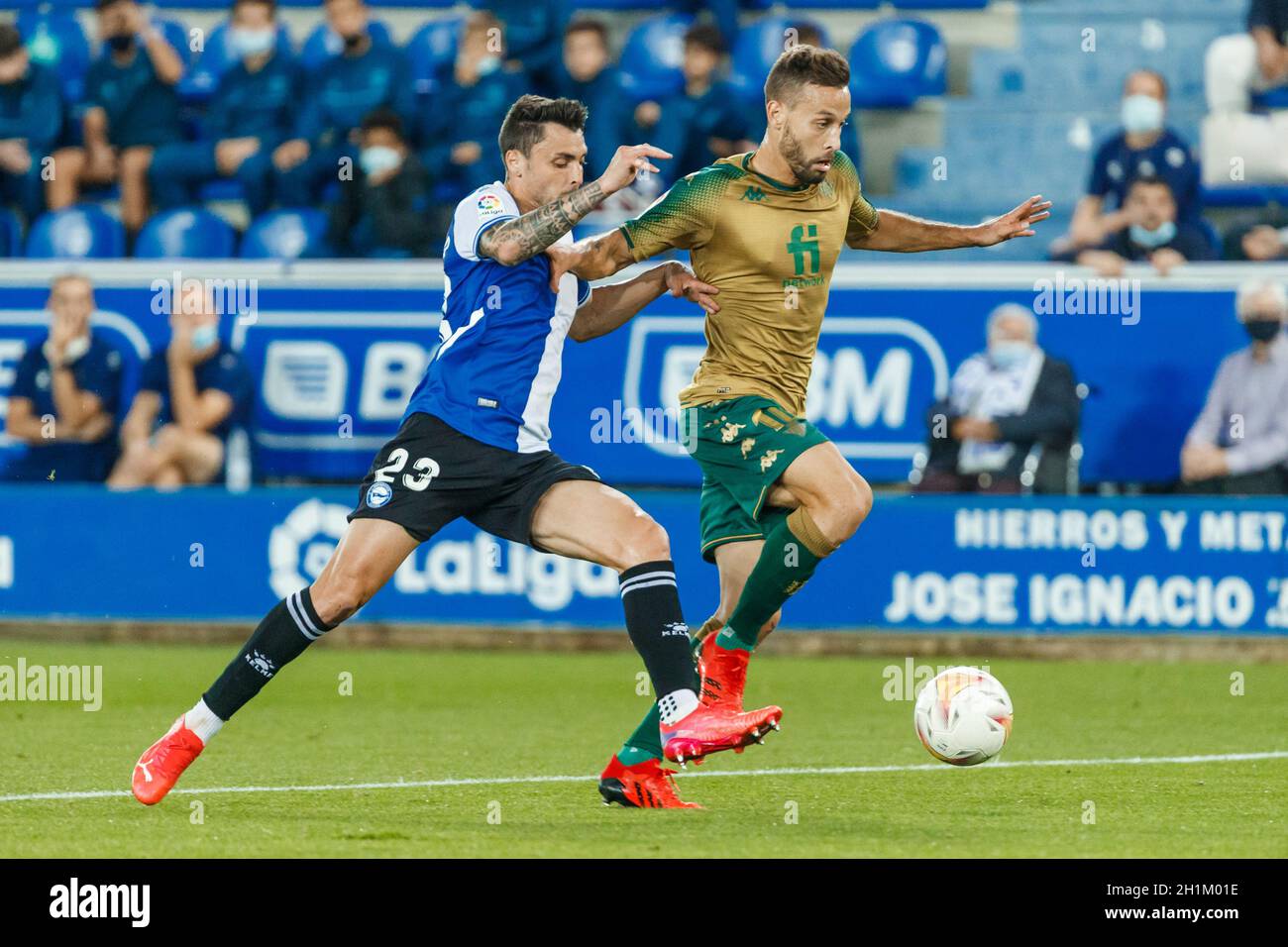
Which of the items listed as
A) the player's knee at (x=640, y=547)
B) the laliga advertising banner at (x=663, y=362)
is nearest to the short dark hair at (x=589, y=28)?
the laliga advertising banner at (x=663, y=362)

········

Written instruction>
Convert the rows above into a JSON list of strings, one string per line, with blank lines left out. Omit the picture.

Task solution>
[
  "Which of the items listed as",
  "A) the player's knee at (x=640, y=547)",
  "B) the laliga advertising banner at (x=663, y=362)",
  "is nearest to the short dark hair at (x=589, y=28)?",
  "the laliga advertising banner at (x=663, y=362)"
]